• _Written instruction_
Retype everything in the records from the line containing "From what is listed as" down to the line containing "5. point 627,392", both of those lines included.

• _Data supplied_
* start *

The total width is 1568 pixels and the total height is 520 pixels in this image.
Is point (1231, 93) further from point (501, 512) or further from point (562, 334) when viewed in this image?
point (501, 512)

* end *
* start *

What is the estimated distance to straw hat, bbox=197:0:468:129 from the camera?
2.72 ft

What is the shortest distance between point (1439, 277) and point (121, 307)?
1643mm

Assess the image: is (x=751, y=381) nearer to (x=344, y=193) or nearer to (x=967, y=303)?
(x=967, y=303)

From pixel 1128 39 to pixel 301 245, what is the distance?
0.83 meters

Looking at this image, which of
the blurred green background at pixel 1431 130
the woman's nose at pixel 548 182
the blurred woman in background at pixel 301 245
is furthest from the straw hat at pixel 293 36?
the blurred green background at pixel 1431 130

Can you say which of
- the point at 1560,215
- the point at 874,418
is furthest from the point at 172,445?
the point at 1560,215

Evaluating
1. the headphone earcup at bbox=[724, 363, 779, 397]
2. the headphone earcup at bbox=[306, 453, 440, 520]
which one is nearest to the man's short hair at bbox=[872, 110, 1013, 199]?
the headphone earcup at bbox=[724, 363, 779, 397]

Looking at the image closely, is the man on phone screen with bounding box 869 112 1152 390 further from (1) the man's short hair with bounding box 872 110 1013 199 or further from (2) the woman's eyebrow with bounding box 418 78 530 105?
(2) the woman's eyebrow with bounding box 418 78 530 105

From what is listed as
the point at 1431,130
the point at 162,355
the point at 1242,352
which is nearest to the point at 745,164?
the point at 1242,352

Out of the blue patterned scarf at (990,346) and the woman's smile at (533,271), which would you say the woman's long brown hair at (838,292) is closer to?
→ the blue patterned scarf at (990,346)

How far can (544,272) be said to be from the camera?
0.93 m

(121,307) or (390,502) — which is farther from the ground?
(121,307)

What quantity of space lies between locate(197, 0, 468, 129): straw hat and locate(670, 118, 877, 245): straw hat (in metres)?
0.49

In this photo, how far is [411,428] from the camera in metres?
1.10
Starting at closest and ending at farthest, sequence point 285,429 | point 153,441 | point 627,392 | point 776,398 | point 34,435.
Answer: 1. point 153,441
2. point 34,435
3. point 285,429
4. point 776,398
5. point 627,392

* end *

• _Task result_
From what is listed as
the point at 1431,130
the point at 162,355
the point at 1242,352
which is nearest to the point at 745,164?
the point at 1242,352

Out of the blue patterned scarf at (990,346) and the woman's smile at (533,271), which would you say the woman's long brown hair at (838,292) is closer to?
→ the blue patterned scarf at (990,346)

How far can (544,272) be said to be from the camera?
0.93 m

(121,307) or (390,502) — which is farther from the ground?
(121,307)

What quantity of space lies between locate(197, 0, 468, 129): straw hat and locate(670, 118, 877, 245): straw hat (in metres)?
0.49

In this photo, how far is [411,428] from the camera in metres?
1.10
Starting at closest and ending at farthest, sequence point 285,429 | point 153,441 | point 627,392 | point 776,398 | point 34,435.
Answer: 1. point 153,441
2. point 34,435
3. point 285,429
4. point 776,398
5. point 627,392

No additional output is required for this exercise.